**Extracted text**:
━━━

State lawmakers would have us believe that the current budget crisis was unforeseen and a direct result of decreased sales tax revenues and symptomatic of a weak economy in general.
In reality the true cause of the current funding hole is the result of deliberate action that state lawmakers took back in 2006 which has now come back to haunt them. Factually, back in 2006 the Texas Legislature took specific action which created the structure responsible for the current enormous revenue shortfall.
During that year the Legislature mandated that all local school district property taxes be rolled back or “compressed” to no more than $1 per $100 of property valuation. Further, the Legislature also assured school districts and local taxpayers that revenue generated by the state’s business tax would make up the loss in local tax revenues at the newly required lower tax rate.
Unfortunately, since its inception, the legislative plan for financing schools through business taxes has not brought in the revenue that was predicted. In fact, back in 2006, Carole Keeton Strayhorn, the former Texas state comptroller, warned Gov. Rick Perry that the plan was flawed and that he and the legislators were writing “the largest hot check in Texas history.”
She went on to predict that within five years the finance plan would be billions of dollars short of the needed revenue to fund our public schools. Sadly, now five years later, we see that the former comptroller was accurate in her predictions.
The 2006 Legislature set up a structure for financing our public schools that was flawed from the start as it never had an ample revenue stream backing it.
Today, April 2011, Refugio ISD, just like all the public schools in Texas, has to deal with the structural deficit issue purposefully created five years ago.
Last month I sat and listened to Sen. Florence Shapiro of Plano, as she spoke to a gathering of school superintendents and school board members. She warned the group that the “perfect storm” was headed for Texas’ public schools, referring to the deep cuts in funding that are being promised and that we as school and community leaders would be “making difficult, painful decisions and choices” over the coming months.
Indeed, Refugio ISD has recently made some of those painful and difficult decisions. With payroll costs making up some 66 percent of our annual operating budget, we were forced to reduce our workforce and find some savings within our payroll budget.
As of last week, the somber task of notifying 10 teachers and one administrator of the elimination of their positions has been completed. In addition, three non-teaching positions have been eliminated due to budget cuts.
Along with these payroll cuts, the district is also studying some $300,000 in other cost-cutting measures such as reducing benefit packages, reducing supply budgets and eliminating some programs. The district is looking at every aspect of its operations to see what cost-saving action can be implemented in preparation for a significant loss in state funding.
Finally, in order to make up some of the $1.5 million in revenue that we are predicted to lose each of the next two years, the RISD board is studying the feasibility of asking the voters of this school district to allow the district to maximize its taxable revenue by increasing property taxes to the $1.17 cap.
If the voters were to approve such action, RISD will net approximately $530,603 in additional revenue next year (based on current appraised values). With a proposed tax rate of $1.17, a home valued at $50,000 would see an increase of $65 in taxes for the year.

━━━

**Given data**:

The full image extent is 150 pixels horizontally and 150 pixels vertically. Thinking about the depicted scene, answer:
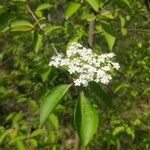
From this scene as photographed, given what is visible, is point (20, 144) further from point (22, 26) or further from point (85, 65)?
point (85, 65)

━━━

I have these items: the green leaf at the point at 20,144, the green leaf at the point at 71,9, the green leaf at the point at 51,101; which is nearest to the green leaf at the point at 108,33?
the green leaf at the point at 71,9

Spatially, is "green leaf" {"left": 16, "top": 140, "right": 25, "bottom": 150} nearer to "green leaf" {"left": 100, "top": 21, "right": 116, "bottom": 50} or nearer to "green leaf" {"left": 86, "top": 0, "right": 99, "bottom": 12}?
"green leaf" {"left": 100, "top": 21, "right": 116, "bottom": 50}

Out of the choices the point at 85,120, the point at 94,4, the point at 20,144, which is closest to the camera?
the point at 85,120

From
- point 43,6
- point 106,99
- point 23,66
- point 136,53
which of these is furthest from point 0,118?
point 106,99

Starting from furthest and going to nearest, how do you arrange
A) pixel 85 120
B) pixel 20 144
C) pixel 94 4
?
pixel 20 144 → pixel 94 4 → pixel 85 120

━━━

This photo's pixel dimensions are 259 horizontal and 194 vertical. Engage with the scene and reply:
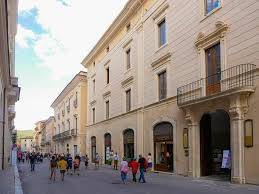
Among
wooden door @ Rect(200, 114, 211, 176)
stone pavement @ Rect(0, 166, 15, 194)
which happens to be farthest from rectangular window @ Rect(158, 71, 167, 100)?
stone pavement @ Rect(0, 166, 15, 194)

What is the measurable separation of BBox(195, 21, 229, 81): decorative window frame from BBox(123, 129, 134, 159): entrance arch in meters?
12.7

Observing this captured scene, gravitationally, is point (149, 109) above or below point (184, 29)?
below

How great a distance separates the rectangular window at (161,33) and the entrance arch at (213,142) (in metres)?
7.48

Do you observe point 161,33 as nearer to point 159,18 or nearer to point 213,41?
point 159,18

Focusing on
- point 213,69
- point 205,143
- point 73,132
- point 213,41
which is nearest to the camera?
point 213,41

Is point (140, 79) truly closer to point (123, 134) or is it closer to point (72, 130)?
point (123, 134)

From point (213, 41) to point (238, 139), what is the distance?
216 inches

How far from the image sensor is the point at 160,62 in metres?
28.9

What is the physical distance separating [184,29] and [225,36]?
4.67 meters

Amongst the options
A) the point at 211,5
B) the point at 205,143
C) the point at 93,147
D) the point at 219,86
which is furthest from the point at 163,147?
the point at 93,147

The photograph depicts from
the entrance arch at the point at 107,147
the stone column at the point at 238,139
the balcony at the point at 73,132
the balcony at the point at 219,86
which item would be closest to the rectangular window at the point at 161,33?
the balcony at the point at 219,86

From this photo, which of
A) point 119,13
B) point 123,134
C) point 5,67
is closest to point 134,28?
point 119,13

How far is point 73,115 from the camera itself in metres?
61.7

━━━

**Work instruction A**:
According to the school budget text, why did Refugio ISD cut its workforce and look for savings in payroll?
**Work instruction B**:
Repeat the passage of the school budget text that begins at the words "In reality the" and stops after "enormous revenue shortfall.".

**Task response A**:
Payroll costs make up some 66 percent of the district's annual operating budget. With deep cuts in state funding coming, the district had to find savings there, so it reduced its workforce.

**Task response B**:
In reality the true cause of the current funding hole is the result of deliberate action that state lawmakers took back in 2006 which has now come back to haunt them. Factually, back in 2006 the Texas Legislature took specific action which created the structure responsible for the current enormous revenue shortfall.